# Unsupervised Learning Capstone
## Email Novelty Detection
###  Introduction

The purpose of this capstone is to identify the most unique emails based on text classification and Natural Language Processing using word2vec.  

### Data

The data used for this project is the Enron email corpus.  We will train this model and try to identify unique emails out of the data set.  Specifically, we look at the sent emails from each user.  This way, the texts can be labeled to be identified to unique users.
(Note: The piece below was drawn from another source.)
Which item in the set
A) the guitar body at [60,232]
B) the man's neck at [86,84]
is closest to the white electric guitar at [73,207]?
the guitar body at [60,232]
You can download the data from here:  https://www.kaggle.com/wcukierski/enron-email-dataset/data

I didn't do that, and I ultimately did it the hard way by downloading the originals and traversing the path.  The data in the link from Kaggle is already formatted for you, which would've made this whole thing a lot easier, but you live and learn.

In [1]:
import numpy as np
import pandas as pd
import scipy
import matplotlib.pyplot as plt
import seaborn as sns
%matplotlib inline
import os
import re
import glob
import email
from nltk.corpus import stopwords
import spacy
import nltk

In [2]:
# Utility function to clean text.
def text_cleaner(text):  
    text = re.sub(r'-',' ',text)
    text = re.sub("\n", " ", text)
    text = re.sub("~.*", "", text)
    text = re.sub('[^A-Za-z .-]+', ' ', text)
    text = re.sub('\.', '', text)
    # Get rid of extra whitespace.
    text = ' '.join(text.split())
    text = re.sub("Get Your Private, Free E mail from MSN Hotmail at", "", text)    
    text = re.sub("Forwarded by", "", text)
    return text

In [3]:
def get_entities(document):
    """Returns Named Entities using NLTK Chunking"""
    entities = []
    sentences = tokenize_sentences(document)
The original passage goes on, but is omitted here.